(DIR) Home
        
        
       Vermögensteuer in Deutschland: Wer braucht schon 380 Milliarden Euro?
        
 (HTM) Source
        
       ----------------------------------------------------------------------
        
       Es ist ein Szenario mit vielen Unbekannten, und doch steht da am Ende
       eine Zahl, die nachdenklich macht: Wäre die damalige schwarz-gelbe
       Koalition nicht auf die Idee gekommen, die Vermögensteuer von 1997 an
       auszusetzen, hätte der Staat bis heute insgesamt 380 Milliarden Euro
       mehr in der Kasse gehabt. Das ist angesichts von Investitionsstau und
       Haushaltsnöten, mit denen die aktuelle Koalition zu kämpfen hat, eine
       gewaltige Summe.
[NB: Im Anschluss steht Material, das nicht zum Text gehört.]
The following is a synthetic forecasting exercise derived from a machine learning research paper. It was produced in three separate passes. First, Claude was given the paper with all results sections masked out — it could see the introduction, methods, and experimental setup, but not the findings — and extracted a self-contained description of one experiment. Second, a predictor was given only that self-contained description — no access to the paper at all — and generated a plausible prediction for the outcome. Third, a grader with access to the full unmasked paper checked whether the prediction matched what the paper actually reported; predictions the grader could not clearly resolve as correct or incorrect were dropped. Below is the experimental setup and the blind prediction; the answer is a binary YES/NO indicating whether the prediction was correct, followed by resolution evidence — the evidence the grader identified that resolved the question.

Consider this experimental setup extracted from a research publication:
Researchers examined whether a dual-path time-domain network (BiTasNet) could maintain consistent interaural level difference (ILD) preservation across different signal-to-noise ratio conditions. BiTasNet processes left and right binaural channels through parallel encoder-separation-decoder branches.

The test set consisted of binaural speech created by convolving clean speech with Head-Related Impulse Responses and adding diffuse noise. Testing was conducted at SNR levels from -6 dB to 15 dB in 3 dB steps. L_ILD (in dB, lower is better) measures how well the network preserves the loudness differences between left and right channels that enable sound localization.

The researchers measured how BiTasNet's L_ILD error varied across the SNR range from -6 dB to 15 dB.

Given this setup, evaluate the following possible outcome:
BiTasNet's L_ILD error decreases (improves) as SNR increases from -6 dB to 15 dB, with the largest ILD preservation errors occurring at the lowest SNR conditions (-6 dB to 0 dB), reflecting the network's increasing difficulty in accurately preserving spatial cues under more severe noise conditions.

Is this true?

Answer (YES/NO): YES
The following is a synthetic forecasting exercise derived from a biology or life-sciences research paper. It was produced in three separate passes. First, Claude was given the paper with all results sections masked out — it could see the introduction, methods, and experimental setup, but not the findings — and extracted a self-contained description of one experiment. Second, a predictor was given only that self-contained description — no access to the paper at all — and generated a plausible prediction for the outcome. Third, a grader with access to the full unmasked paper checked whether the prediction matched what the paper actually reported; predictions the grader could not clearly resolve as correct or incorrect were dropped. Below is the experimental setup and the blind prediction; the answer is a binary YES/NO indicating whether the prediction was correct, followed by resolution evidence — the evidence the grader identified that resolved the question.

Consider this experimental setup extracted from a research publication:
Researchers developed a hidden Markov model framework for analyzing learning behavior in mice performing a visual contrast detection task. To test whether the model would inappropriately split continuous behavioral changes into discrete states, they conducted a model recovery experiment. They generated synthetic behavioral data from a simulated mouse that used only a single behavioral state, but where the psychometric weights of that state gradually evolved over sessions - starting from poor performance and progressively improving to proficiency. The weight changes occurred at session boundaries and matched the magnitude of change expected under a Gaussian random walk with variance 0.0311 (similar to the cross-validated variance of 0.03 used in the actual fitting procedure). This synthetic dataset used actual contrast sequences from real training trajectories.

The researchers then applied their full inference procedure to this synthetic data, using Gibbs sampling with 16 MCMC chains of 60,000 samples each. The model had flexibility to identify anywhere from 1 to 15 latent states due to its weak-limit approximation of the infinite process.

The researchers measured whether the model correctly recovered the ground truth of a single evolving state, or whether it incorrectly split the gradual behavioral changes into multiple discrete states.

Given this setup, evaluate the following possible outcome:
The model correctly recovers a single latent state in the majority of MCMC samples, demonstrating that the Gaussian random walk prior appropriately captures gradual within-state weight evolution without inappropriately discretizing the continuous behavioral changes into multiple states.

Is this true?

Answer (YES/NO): YES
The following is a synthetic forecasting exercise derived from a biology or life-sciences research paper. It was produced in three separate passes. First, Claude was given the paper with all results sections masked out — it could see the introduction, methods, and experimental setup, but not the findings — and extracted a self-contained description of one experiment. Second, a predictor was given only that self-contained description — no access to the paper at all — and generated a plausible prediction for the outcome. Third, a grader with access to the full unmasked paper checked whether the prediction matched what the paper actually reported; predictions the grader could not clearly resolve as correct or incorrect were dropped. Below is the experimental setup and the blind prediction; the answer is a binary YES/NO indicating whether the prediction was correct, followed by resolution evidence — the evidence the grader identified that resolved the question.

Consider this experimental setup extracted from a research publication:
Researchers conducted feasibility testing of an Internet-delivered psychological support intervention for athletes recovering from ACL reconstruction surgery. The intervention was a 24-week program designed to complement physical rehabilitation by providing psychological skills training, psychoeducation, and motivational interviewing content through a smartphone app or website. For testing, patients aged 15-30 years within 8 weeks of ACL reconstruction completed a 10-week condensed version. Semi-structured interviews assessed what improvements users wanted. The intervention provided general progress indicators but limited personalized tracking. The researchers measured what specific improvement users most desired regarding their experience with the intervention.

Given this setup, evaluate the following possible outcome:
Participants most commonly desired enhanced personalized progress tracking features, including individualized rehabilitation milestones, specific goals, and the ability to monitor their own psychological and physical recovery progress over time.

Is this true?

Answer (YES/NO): NO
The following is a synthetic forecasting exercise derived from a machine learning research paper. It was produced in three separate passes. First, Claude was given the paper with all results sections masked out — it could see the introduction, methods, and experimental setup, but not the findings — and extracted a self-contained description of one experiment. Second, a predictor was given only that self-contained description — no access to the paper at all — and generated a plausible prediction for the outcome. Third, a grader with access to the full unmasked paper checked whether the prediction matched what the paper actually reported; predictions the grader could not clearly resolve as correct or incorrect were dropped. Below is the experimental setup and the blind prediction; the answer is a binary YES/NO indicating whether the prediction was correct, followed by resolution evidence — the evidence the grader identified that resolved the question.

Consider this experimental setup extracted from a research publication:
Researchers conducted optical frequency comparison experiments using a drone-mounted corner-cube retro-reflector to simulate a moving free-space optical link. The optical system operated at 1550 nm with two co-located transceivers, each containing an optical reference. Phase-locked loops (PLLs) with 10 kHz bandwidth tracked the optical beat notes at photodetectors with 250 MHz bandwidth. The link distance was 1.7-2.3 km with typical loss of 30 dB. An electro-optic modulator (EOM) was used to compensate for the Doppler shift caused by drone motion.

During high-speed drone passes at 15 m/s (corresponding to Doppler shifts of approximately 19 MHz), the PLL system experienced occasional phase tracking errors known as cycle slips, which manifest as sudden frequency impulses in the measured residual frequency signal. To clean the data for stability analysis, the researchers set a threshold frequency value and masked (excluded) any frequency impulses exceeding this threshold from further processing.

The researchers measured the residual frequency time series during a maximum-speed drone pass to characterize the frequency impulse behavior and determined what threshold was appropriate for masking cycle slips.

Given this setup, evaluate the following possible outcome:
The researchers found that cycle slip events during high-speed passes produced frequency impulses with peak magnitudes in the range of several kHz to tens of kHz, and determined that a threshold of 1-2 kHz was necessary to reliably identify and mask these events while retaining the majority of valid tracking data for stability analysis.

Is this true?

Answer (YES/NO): NO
Sie würde rein rechnerisch reichen, um 80 Prozent der
       heutigen Bundesausgaben zu finanzieren, wie das Netzwerk
       Steuergerechtigkeit (NWSG) und die Entwicklungsorganisation Oxfam
       jetzt vorgerechnet haben.
        
       „Anstatt im Bundeshaushalt zum Kahlschlag unter anderem bei der
       Entwicklungszusammenarbeit und bei Sozialausgaben anzusetzen, sollte
       die Bundesregierung die Besteuerung sehr hoher Vermögen endlich auf
       die Tagesordnung setzen", sagte Manuel Schmitt, Referent für soziale
       Ungleichheit bei Oxfam Deutschland. „So könnte die
       demokratiegefährdende Vermögenskonzentration verringert und dringend
       benötigte finanzielle Mittel für den sozialen Zusammenhalt und den
       Klimaschutz generiert werden."
        
       Oxfam und NWSG haben eine Studie verfasst, die die hundertjährige
       Geschichte der Vermögensteuer in Deutschland beleuchtet und die Frage
       stellt, ob die Angst vor einer Steuerfluchtwelle bei einer
       Wiedererhebung der Abgabe gerechtfertigt ist. Antwort der Aktivisten:
       nein. Zum einen zeigten Presseberichte und Registerdaten, dass zu
       Zeiten, als die Steuer noch zu zahlen war, nur recht wenige
       Superreiche das Land verlassen hätten. Zum anderen seien bereits 1972
       sowohl die Gesetze gegen Steuerflucht als auch der Kampf gegen
       illegale Steuerhinterziehung verschärft worden. Mit einer Kombination
       aus Wegzugsteuer und der Besteuerung von Unternehmensverlagerungen ins
       Ausland stehe mittlerweile ein umfassender Werkzeugkasten gegen
       Steuerflucht zur Verfügung.
        
       ### Statt die Berechnungsmethode zu ändern, setzte die Regierung die
       Steuer aus
        
       Vermögen wird in Deutschland seit 1893 besteuert, 1996, im vorerst
       letzten Jahr der Erhebung, brachte die Abgabe umgerechnet 4,6
       Milliarden Euro ein. Dass der Staat seither leer ausgeht, geht auf ein
       Urteil des Bundesverfassungsgerichts zurück. Es hatte 1995 gerügt,
       dass Immobilien bei der Festlegung der Steuerschuld nur mit einem
       Bruchteil ihres Werts berücksichtigt und damit gegenüber
       Kapitalvermögen massiv bevorzugt würden. Statt die Berechnungsmethode
       zu ändern, wie es 2021 zur Rettung der Grundsteuer geschah, entschied
       die damalige Regierung, die Steuer auszusetzen. Begründung unter
       anderem: Die Abgabe sei wachstumsfeindlich und ihre Erhebung zu teuer.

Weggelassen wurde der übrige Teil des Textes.